最も有名な仮想通貨であるビットコインの価格が過去1年で5倍以上に高騰するなど、一部の仮想通貨がこのところ目をみはるようなパフォーマンスを示しているにもかかわらず、このような結果になった。
個人投資家がパフォーマンスを追い求めたり、価格が上がっている資産は買い増したりする傾向にあることを踏まえれば、この調査結果は投資の世界では異例と言っていい。
一般の人にはなじみ薄いまま
メディアで名前を聞かない日がほとんどないイーロン・マスクのような人でさえ、一般の人々に対する仮想通貨の周知にはあまり役立っていないようだ。
1カ月ほど前、マスクが新しい飼い犬の写真をSNSで共有すると、仮想通貨ドージコインの価格は上昇した。その犬はドージコインのモチーフになっている犬に似ていた。
だが今回の調査によると、4人に1人超はドージコインが何か知らなかった。
また別の人気通貨とされるカルダノの場合、認知度はさらに低くなる。仮想通貨であることを知っていたのはわずか2.8%で、43%の人はそれが何か知らなかった。なかには、チーズや飲料、酒類などの一種と誤解していた人もいた。
一般の人々の間で仮想通貨の認知が広がっていない現状を、投資家は2通りに解釈できそうだ。
まず、過去10年続いてきた仮想通貨をめぐる熱狂とはつまるところ、もともとニッチな商品に対して、比較的少数の個人や海千山千の投資家、あるいは面白い記事になるネタを探し回っているメディア関係者らが興味をかきたてられている状態にすぎない、とみることもできる。これは裏を返せば、仮想通貨は世間ずれした人やセレブらの間でバブルになっているだけであり、もっと面白いものが出てくればたちまちしぼんでしまう可能性がある、ということでもある。

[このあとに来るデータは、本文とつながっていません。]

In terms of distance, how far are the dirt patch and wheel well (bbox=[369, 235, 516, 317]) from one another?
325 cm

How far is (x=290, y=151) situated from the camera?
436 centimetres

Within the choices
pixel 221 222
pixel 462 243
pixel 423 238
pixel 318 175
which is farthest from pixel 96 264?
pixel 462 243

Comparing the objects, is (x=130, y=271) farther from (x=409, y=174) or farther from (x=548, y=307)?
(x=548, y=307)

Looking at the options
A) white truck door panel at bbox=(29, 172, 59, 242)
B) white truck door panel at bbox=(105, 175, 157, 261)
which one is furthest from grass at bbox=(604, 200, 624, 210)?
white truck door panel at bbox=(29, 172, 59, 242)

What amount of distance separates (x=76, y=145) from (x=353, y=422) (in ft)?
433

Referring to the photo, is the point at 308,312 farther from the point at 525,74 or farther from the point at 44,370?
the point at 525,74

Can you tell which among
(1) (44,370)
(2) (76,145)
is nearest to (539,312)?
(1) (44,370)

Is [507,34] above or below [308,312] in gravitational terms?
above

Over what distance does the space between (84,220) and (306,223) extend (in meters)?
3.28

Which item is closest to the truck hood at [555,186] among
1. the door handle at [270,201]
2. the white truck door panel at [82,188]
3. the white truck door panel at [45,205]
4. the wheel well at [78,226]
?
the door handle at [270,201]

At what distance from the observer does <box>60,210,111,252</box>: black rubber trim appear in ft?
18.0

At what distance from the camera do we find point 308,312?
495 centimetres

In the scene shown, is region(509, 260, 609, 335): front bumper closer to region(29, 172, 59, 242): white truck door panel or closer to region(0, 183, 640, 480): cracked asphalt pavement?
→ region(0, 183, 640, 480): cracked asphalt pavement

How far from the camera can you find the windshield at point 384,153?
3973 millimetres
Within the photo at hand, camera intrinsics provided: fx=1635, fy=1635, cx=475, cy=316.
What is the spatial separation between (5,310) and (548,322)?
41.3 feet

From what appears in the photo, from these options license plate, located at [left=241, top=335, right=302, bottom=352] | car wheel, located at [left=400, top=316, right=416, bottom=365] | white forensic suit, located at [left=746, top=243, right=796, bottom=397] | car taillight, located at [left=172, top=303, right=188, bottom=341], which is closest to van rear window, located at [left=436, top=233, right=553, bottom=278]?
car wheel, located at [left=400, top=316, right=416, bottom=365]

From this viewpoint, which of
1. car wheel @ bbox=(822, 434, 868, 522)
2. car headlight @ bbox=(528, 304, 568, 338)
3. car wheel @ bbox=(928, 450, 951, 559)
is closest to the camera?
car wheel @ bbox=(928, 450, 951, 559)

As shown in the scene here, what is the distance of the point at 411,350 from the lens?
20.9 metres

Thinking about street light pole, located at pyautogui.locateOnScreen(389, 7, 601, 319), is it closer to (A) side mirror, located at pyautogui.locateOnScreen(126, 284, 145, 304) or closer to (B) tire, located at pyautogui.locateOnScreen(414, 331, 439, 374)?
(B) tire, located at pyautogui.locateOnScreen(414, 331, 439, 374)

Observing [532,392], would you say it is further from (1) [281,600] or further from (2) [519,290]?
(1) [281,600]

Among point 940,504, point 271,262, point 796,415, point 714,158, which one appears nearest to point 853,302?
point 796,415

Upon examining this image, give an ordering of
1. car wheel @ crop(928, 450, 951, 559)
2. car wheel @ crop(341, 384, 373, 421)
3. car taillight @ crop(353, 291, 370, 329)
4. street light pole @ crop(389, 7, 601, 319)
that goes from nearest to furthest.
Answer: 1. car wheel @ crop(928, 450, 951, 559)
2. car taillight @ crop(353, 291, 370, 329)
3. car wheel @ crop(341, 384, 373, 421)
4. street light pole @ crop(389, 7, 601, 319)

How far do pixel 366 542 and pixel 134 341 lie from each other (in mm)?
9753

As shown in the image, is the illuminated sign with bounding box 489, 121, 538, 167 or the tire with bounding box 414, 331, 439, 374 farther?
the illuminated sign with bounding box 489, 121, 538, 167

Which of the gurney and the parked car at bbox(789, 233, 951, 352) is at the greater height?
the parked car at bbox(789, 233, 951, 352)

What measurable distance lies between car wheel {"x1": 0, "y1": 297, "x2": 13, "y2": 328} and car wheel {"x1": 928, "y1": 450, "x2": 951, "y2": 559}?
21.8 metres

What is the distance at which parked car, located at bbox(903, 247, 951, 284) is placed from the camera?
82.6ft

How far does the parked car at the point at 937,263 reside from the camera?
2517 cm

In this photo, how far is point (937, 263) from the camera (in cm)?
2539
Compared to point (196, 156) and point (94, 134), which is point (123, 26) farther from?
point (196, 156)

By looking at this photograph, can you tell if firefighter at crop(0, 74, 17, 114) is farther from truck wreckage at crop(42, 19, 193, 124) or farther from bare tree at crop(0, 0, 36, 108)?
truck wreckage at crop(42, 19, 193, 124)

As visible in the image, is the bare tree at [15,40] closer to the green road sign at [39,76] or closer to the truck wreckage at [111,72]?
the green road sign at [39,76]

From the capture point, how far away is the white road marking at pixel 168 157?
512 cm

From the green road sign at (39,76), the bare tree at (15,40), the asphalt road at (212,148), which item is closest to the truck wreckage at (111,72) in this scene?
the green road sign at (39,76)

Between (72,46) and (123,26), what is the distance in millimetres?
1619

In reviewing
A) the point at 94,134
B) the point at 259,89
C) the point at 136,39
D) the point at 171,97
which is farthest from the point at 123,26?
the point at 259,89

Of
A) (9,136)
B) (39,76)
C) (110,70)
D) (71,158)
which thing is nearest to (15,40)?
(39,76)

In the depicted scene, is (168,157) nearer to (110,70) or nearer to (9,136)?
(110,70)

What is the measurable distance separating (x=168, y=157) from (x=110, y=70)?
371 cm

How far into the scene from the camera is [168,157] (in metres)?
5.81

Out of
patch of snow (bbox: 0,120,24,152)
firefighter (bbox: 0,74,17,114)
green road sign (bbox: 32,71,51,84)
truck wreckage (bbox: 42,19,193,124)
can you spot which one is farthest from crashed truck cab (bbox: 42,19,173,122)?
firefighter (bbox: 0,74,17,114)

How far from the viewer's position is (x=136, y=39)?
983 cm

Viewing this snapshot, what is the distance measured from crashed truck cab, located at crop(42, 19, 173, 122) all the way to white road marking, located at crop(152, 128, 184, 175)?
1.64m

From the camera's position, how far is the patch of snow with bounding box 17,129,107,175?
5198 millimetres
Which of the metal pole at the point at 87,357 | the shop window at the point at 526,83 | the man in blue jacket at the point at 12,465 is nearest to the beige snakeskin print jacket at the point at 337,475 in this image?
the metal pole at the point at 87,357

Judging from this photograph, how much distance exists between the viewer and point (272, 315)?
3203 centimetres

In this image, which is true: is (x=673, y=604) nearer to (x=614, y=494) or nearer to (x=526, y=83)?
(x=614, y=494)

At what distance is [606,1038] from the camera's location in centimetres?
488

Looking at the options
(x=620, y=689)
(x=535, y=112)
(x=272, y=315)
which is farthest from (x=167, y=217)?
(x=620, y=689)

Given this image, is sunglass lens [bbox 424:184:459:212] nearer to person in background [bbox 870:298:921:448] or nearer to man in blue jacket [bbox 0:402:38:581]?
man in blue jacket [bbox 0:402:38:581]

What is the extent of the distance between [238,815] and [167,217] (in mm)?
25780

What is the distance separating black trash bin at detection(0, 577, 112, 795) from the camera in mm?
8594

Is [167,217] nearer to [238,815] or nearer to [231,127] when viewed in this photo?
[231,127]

一方で、プラスに捉えることもできる。仮想通貨は、一般の人々によく理解されていないなかでもパフォーマンスが良いのであれば、理解度が上がればさらに良い結果が期待できるはずだ。仮想通貨に入れあげている人たちがその啓蒙や教育にもお金を出せば、まったく新しい投資家たちがこぞってこの資産クラスに流入してくるのではないか。